Abstract
This paper is descriptive of some disastrous experiences with a number of large gas-engine shafts of the center-crank type. Investigations as to the cause of the repeated shaft failures revealed inherent structural weakness due to defective design. The reinforcements undertaken to remedy this condition were based upon careful stress analysis of actual sag determinations conducted upon the wheel shaft.
The center-crank shafts in question were mounted upon three-point bearing supports and carried a heavy flywheel between the intermediate and outboard bearings. The stress diagrams show that this mode of support is likely to set up a pernicious interaction of bearing load, culminating in excessive wear in the intermediate main bearing.
When the wheel shaft lacks adequate stiffness, the appreciable lifting action at the free end of the web portion of a center-crank shaft may exert a considerable thrust against the cap of the aligned outer main bearing, which in turn reacts upon the intermediate journal, causing it to become overloaded. The resulting rapid wear in the intermediate main bearing reduces the upward cap thrust and this drop in alignment gradually relieves the intermediate bearing of overload. Further wear causes a portion of the downward load on the intermediate bearing to be transferred to the outer main bearing.
It was found that when this readjustment is complete, the downward load upon the two main bearings becomes approximately equalized. The considerable sag required to attain this state of equilibrium as to wear, involved running under stress conditions so severe as to lead to ultimate breakdown of the wheel shaft.
Starting with newly aligned bearings, the observed wear in the intermediate bearing was found to exceed ⅛ in. in less than thirty days of continuous operation, but after the intermediate bearing had dropped sufficiently to equalize the load upon the two main bearings, the wear became more nearly normal.
The stress diagrams corresponding to the estimated wheel-shaft deflection curves show the critical surface fibers to be subjected to a reversing stress ranging from 16,700 lb. per sq. in. compression to about 27,000 lb. per sq. in. tension stress, which is far in excess of the allowable range fixed by the Appendix.
The life of these shafts, as expressed in observed running time required for breakdown, appears to be in fair accord with the expected number of revolutions as determined by Stromeyer’s Law of Fatigue.

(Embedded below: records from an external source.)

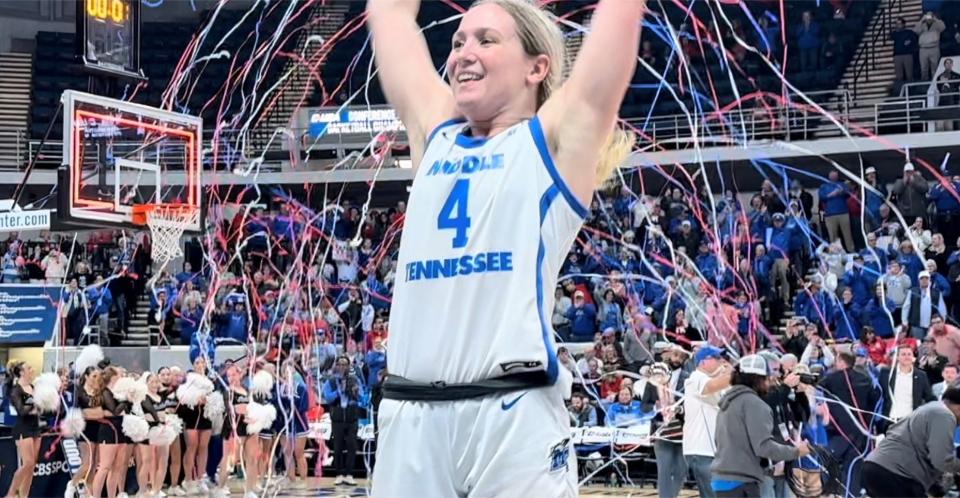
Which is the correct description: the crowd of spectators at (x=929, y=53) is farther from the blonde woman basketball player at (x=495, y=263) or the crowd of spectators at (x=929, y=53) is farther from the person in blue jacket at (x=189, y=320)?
the blonde woman basketball player at (x=495, y=263)

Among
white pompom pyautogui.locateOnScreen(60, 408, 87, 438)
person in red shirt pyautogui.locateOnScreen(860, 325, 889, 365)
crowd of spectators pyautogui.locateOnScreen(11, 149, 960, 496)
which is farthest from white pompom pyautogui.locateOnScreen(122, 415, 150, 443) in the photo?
person in red shirt pyautogui.locateOnScreen(860, 325, 889, 365)

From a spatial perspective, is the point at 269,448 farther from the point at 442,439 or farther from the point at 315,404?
the point at 442,439

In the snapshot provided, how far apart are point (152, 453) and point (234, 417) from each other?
1.13 meters

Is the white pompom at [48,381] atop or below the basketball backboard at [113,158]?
below

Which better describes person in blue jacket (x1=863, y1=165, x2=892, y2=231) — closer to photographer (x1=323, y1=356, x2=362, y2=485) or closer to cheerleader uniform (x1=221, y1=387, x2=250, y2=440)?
photographer (x1=323, y1=356, x2=362, y2=485)

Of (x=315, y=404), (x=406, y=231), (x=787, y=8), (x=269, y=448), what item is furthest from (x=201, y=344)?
(x=406, y=231)

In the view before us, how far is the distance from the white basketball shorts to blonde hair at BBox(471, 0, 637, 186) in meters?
0.52

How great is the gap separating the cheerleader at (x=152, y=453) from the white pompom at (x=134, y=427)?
247 mm

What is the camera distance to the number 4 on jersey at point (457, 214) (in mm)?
2709

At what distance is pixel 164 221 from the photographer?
13844mm

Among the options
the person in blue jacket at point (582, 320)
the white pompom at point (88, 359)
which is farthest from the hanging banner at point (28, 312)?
the person in blue jacket at point (582, 320)

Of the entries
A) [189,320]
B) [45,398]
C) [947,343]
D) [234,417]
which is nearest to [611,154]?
[947,343]

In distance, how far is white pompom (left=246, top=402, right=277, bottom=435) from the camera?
1521 centimetres

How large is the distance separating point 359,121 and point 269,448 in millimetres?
11148
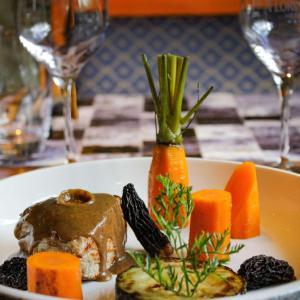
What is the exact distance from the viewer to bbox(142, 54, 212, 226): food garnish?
34.1 inches

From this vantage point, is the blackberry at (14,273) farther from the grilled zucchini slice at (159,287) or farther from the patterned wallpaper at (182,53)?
the patterned wallpaper at (182,53)

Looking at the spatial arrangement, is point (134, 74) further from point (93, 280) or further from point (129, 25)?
point (93, 280)

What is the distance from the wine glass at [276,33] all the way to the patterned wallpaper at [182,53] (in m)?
1.48

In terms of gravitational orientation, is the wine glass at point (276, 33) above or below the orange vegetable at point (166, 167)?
above

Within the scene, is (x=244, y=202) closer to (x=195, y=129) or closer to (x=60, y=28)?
(x=60, y=28)

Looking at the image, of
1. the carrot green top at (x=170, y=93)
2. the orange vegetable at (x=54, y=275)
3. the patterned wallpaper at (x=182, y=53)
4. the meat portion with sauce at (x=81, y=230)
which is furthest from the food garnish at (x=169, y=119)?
the patterned wallpaper at (x=182, y=53)

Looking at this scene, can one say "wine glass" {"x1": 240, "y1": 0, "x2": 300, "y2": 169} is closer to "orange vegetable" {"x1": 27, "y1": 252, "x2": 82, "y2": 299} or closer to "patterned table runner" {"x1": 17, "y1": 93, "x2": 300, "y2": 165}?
"patterned table runner" {"x1": 17, "y1": 93, "x2": 300, "y2": 165}

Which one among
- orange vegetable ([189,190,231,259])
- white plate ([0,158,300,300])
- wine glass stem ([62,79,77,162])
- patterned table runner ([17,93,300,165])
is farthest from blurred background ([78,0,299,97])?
orange vegetable ([189,190,231,259])

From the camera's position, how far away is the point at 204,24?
2674 mm

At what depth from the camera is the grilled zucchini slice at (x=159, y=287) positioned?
1.91ft

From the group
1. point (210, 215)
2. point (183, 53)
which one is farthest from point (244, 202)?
point (183, 53)

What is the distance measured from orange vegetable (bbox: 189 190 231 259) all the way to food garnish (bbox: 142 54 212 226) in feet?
0.22

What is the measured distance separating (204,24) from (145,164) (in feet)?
5.76

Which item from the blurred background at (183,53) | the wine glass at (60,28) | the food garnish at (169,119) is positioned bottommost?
the blurred background at (183,53)
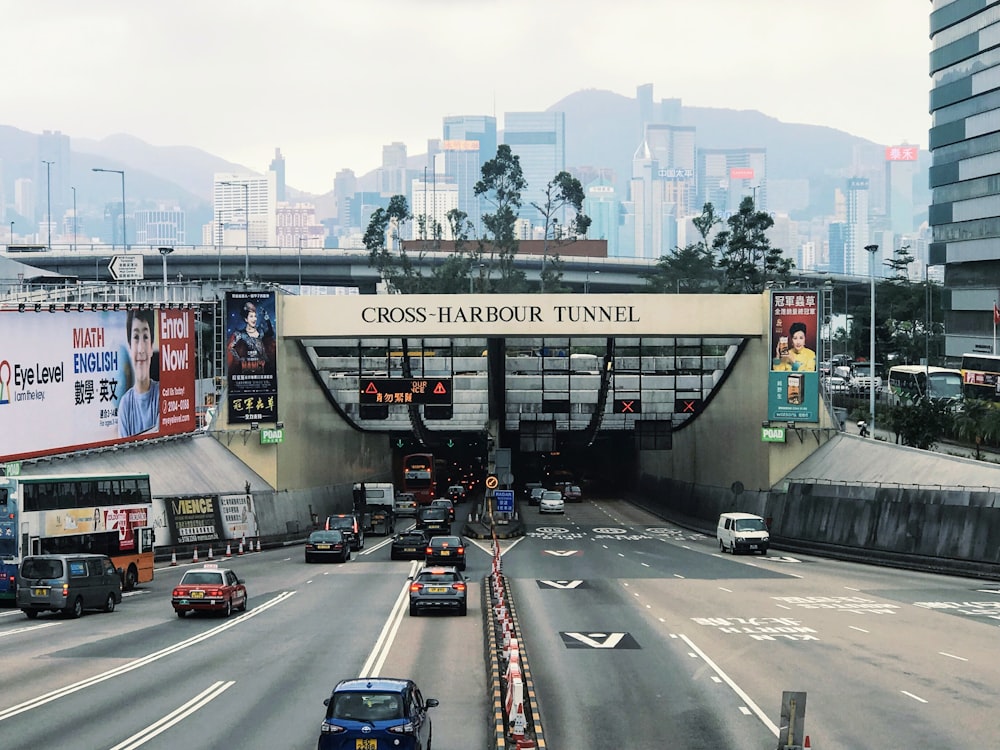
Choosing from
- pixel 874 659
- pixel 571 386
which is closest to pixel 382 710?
pixel 874 659

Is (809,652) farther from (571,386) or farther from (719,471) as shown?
(571,386)

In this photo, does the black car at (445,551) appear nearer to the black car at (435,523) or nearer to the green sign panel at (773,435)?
the black car at (435,523)

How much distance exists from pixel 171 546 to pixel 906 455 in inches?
1238

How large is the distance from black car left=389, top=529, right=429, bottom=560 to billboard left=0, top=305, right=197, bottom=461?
13184 millimetres

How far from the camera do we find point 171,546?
57.1 m

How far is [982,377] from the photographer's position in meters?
74.8

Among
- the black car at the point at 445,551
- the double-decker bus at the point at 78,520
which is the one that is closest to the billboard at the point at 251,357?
the double-decker bus at the point at 78,520

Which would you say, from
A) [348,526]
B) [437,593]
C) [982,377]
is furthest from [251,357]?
[982,377]

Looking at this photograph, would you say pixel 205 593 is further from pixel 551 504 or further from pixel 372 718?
pixel 551 504

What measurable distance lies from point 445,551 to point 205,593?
540 inches

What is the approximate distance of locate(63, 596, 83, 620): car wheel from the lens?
37062 mm

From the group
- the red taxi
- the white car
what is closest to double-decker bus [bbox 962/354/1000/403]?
the white car

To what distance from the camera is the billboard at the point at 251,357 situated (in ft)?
221

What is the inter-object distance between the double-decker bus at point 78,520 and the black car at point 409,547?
42.1 ft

It is further shown that heavy counterweights are capable of exerting a detrimental influence upon the stress relations of a heavily loaded wheel shaft of the center-crank type. Under these conditions the best counterweight proportions are attained when its centrifugal force is made to balance that of the crank throw and the large end of the connecting rod.
The character of the reinforcements that were necessary to strengthen the defective wheel shaft is outlined, and the resulting improvements in stress and sag relations are recorded in the diagrams. In making replacements, both carbon and nickel-steel forgings were tried out, but the nickel-steel shafts did not come up to expectations.
Material specifications and acceptance tests are also tabulated, and the results of test bars taken from some critical sections of the defective nickel-steel shaft are compared with similar tests made upon a carbon-steel shaft.
In order to keep the wheel-shaft stress within desired limits under load conditions found in these engines, it finally became necessary to enlarge the intermediate main journal to 3/2 of its original diameter, thus making its dimensions fully as large as required for side-crank construction.
The conclusion arrived at is that for large center-crank shafts carrying heavy flywheels with a long span between supports, the resulting stress relations are best determined upon the modified basis advocated in this paper. The maximum stresses so found are considerably higher than would be expected from simple crank-shaft formulae, such as are commonly used to determine center-crank-shaft stresses.
Before fixing upon the final dimensions of a large shaft of this type, it is therefore expedient to make a careful analysis of the underlying stress conditions so as to insure a proper margin of safety in both the web and wheel parts after allowing for the lengthening of the span between the wheel supports due to excess wear in the intermediate main bearing.